◆ Exercise task A: Copy the rows unchanged, starting at the line that contains "Among the selections" and continuing through the final row.

◆ Excerpted text:
2. A fence insert according to claim 1 wherein said first material and said second material comprise different densities.
3. A fence insert according to claim 1 wherein said first material and said second material are different polymeric materials.
4. A fence insert according to claim 1 wherein said first material is a high-density polymeric material.
5. A fence insert according to claim 1 wherein said second material is a low-density polymeric material.
6. A fence insert according to claim 1 wherein said core is substantially hollow.
7. A fence insert according to claim 1 further comprising a third material connected to said outer layer, wherein said third material is different from at least one of said first material or said second material.
8. A fence insert according to claim 1 wherein said outer layer and said wing member are formed of the same material.
9. A fence insert according to claim 8 wherein said fence insert further comprises at least two lateral wing members.
10. A fence insert according to claim 9 wherein said outer layer and said wing member are differently colored.
11. A fence insert according to claim 9 wherein said wing member is formed of a material different from said outer layer.
12. A fence insert according to claim 1 where said second material comprises a UV retardant additive.
13. A fence insert according to claim 1 wherein said wing member has a generally triangular cross-section.
14. A fence insert according to claim 1 wherein said core and said outer layer are different thicknesses.
15. A fence assembly, for use in a chain link fence having a mesh, comprising:
a plurality of interlocking chain links; and
a plurality of fence inserts inserted through said chain links; each of said fence inserts comprising a substantially elongate core comprising first material, said core comprising a first face portion, a second face portion, said face portions extending generally along a major axis of said core, a first side portion and a second side portion, said side portions extending generally along a minor axis of said core, and at least one outer layer disposed substantially around said face portions of said elongate core, said outer layer comprising a second material which is different from said first material.

◆ Exercise task B:
Answer these questions from the fence insert claims:
(i) Under claim 12, what does the second material comprise?
(ii) What cross-section does claim 13 give the wing member?
(iii) In the fence assembly of claim 15, what are the fence inserts inserted through?

◆ Listing:
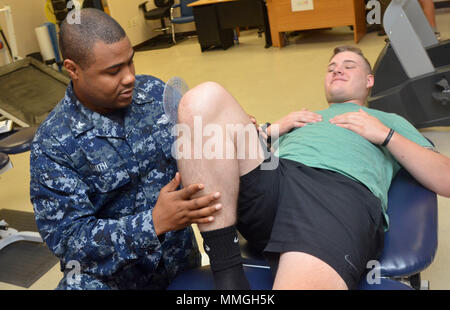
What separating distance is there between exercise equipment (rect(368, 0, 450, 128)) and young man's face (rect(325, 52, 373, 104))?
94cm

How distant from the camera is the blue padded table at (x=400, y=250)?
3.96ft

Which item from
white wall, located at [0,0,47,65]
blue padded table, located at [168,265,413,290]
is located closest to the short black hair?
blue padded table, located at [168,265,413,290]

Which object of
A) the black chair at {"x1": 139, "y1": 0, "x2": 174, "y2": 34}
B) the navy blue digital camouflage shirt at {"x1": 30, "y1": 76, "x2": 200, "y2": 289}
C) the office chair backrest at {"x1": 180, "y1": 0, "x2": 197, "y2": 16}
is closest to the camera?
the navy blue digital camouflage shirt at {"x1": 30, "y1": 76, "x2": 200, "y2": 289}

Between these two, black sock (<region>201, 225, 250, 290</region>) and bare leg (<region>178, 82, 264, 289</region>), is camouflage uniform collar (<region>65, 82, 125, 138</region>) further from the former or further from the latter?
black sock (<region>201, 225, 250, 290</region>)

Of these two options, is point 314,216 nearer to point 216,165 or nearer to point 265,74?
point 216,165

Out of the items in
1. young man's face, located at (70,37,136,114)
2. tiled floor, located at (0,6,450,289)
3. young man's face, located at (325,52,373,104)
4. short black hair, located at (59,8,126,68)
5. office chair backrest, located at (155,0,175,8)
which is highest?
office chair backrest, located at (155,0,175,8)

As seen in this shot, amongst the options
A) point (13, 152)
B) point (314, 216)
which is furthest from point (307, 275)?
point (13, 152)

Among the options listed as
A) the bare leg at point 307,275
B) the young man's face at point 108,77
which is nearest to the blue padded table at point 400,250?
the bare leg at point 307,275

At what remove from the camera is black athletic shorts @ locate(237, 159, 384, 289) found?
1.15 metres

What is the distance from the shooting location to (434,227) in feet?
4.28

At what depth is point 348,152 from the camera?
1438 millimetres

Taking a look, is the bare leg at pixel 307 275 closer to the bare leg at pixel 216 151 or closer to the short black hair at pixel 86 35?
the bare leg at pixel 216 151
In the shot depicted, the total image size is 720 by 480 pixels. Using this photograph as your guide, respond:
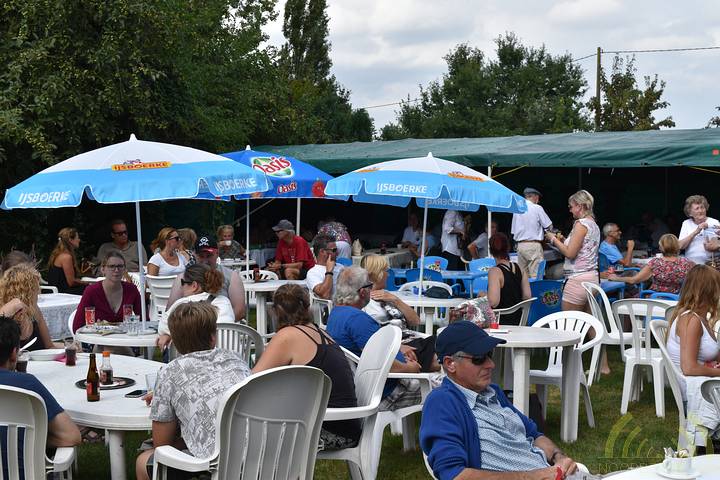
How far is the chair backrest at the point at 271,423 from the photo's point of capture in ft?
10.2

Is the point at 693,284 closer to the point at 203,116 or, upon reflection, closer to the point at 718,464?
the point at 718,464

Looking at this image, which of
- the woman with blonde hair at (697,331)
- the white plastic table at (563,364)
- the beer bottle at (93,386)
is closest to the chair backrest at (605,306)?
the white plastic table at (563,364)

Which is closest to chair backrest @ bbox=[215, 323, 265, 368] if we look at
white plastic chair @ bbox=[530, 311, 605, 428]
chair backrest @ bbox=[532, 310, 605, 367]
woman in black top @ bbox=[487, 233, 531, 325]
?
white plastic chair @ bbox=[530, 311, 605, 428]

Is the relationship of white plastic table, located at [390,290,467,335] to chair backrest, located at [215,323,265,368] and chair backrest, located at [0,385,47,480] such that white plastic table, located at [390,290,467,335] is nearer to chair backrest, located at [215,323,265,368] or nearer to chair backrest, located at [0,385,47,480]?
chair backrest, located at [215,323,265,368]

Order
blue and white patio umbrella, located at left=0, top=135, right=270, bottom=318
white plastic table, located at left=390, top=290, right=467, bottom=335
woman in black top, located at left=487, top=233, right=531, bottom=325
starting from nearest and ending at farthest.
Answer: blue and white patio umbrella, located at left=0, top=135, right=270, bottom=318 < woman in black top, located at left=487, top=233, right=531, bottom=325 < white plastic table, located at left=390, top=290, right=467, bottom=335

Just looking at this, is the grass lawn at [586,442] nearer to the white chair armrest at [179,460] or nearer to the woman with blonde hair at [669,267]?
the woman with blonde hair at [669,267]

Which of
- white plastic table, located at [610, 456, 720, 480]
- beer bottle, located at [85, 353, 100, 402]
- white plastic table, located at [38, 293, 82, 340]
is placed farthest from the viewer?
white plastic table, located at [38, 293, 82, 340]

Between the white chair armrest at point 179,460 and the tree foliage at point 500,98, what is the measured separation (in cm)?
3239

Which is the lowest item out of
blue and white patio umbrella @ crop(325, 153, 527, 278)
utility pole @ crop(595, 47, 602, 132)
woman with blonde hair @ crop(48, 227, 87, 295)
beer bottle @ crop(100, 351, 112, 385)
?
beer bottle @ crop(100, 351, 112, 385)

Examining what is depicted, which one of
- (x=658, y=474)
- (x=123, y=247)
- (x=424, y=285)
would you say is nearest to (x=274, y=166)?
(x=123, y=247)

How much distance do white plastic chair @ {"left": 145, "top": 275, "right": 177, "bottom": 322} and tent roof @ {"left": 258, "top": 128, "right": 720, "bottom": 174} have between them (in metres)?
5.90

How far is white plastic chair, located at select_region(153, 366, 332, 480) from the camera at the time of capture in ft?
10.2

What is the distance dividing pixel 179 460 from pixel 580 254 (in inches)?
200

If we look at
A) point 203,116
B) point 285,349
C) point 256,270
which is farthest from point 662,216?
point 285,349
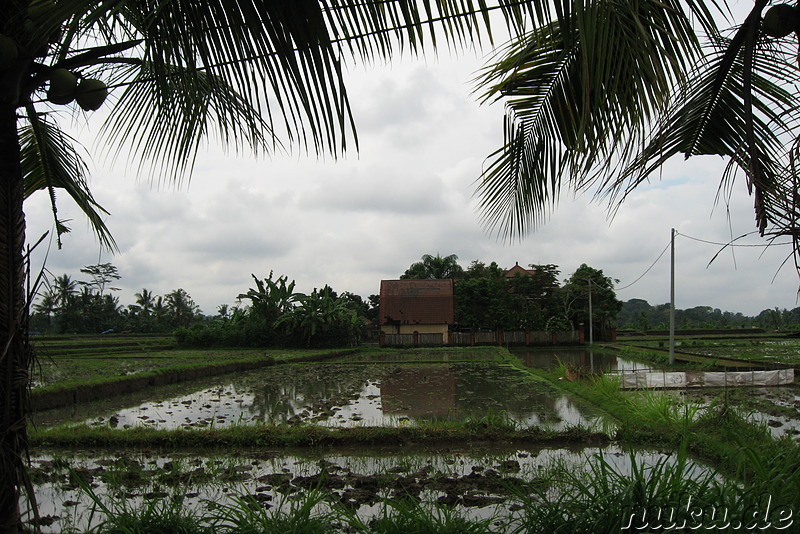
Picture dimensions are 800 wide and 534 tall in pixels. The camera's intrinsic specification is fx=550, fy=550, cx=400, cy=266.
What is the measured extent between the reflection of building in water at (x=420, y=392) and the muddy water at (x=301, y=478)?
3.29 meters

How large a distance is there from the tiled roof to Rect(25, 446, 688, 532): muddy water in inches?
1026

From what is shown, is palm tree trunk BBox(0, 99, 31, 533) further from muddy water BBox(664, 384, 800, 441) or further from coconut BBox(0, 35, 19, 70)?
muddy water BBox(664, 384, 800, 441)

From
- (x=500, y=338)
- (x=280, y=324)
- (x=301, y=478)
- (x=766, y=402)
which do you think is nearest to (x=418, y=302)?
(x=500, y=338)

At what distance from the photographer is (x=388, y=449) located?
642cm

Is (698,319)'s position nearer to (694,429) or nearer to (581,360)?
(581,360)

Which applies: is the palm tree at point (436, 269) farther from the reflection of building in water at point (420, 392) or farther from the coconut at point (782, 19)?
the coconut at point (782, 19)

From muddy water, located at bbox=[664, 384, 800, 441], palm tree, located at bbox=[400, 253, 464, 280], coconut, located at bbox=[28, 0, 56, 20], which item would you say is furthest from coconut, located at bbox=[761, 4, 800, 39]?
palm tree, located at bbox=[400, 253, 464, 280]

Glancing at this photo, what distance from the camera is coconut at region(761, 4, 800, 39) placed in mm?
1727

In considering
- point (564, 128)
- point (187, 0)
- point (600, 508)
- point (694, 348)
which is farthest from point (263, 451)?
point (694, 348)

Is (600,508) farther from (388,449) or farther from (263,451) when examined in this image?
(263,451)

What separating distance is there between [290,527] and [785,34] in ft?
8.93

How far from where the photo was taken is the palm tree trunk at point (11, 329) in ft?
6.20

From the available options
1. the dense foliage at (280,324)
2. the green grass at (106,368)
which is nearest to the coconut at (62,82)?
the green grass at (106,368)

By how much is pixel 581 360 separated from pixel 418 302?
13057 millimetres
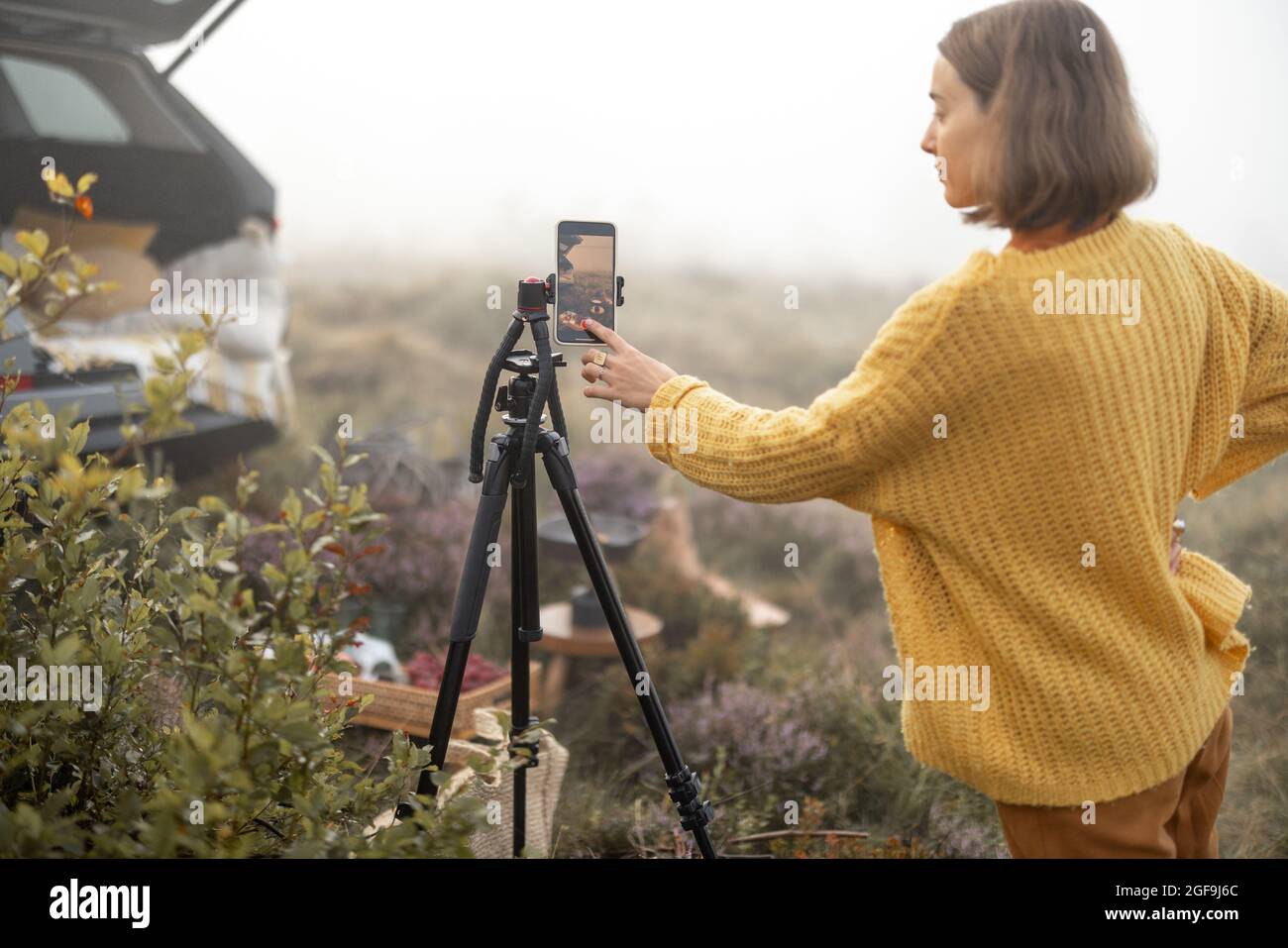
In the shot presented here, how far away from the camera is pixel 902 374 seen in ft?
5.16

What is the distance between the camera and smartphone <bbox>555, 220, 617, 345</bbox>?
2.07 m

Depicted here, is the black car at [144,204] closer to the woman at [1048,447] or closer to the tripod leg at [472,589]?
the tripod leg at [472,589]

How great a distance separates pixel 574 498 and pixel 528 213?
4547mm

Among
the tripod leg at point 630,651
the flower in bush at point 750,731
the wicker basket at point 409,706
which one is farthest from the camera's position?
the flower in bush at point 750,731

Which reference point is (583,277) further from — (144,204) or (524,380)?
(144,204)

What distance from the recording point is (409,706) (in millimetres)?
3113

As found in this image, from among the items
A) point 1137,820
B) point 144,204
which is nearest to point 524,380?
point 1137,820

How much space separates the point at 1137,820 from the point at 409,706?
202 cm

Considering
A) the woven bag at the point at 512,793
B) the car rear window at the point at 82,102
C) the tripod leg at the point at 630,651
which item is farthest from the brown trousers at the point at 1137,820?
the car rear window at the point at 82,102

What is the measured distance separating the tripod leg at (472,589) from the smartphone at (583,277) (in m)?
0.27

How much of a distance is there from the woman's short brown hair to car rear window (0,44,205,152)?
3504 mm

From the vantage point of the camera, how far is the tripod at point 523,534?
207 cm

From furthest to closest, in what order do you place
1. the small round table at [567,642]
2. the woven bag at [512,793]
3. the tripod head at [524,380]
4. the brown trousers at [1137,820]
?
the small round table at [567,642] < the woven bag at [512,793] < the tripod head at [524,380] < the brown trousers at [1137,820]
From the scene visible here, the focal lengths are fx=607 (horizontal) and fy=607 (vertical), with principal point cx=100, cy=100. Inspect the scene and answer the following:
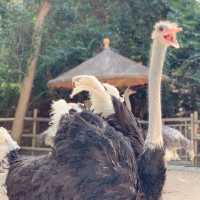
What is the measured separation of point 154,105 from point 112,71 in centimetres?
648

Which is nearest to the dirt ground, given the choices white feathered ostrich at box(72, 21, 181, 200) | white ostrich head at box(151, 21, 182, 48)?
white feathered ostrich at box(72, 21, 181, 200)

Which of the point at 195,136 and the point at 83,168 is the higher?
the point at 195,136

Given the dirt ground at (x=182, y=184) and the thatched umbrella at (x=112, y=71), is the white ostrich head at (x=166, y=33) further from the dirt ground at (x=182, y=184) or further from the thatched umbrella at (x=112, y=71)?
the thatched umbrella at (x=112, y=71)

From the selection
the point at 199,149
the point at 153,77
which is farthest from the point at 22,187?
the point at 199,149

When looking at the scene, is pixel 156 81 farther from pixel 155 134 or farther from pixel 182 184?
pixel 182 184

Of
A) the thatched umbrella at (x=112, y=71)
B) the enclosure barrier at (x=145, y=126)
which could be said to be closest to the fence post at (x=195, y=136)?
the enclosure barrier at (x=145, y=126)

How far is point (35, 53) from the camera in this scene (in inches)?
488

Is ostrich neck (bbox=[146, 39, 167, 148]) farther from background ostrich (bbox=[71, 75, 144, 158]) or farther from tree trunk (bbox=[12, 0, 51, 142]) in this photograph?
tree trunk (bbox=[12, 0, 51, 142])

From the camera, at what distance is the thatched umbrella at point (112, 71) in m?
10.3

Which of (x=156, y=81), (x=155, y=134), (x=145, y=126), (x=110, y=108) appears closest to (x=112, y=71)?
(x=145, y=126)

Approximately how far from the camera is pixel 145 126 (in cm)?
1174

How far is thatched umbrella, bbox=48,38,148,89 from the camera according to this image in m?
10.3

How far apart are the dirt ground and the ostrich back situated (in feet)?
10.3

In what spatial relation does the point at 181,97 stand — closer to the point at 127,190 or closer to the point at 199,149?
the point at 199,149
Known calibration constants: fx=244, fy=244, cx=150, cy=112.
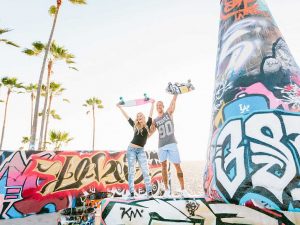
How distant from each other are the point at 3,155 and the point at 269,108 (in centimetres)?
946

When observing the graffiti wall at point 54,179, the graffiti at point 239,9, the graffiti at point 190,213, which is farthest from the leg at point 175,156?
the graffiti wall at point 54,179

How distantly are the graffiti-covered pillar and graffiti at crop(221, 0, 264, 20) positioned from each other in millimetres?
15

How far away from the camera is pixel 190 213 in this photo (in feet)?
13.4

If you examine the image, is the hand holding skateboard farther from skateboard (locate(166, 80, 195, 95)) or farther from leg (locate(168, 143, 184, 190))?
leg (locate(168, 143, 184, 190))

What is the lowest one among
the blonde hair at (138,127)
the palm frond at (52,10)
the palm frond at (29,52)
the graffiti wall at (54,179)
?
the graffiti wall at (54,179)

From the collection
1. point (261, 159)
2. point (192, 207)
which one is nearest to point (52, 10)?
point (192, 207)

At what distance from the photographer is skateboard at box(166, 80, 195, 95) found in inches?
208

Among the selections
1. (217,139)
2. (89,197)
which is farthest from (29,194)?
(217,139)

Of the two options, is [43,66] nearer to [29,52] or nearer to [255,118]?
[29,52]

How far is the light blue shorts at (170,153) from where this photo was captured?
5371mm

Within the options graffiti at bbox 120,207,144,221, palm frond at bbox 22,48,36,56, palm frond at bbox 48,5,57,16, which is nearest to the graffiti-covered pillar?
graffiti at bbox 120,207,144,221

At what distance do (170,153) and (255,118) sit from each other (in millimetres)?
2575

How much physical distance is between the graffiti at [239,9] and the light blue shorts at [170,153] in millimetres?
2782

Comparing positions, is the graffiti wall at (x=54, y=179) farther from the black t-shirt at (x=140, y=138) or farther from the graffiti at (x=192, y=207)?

◆ Expected answer A:
Among the selections
1. (217,139)
2. (89,197)
which is farthest from (29,194)?
(217,139)

Of the two options, is [43,66] nearer to [29,52] or nearer to [255,118]?
[29,52]

How far is the light blue shorts at (170,153) from where this photo was captured?
5371mm

Within the options graffiti at bbox 120,207,144,221, palm frond at bbox 22,48,36,56, palm frond at bbox 48,5,57,16, which is nearest to the graffiti-covered pillar?
graffiti at bbox 120,207,144,221

At what distance do (170,153) and (255,118) sit from each other (in millimetres)?
2575

How much physical distance is between the graffiti at [239,9] and the light blue shorts at [170,153] in millimetres?
2782

Comparing positions, is the graffiti wall at (x=54, y=179) farther from the black t-shirt at (x=140, y=138) or farther from the graffiti at (x=192, y=207)?

◆ Expected answer B:
(i) A UV retardant additive.
(ii) A generally triangular cross-section.
(iii) The chain links.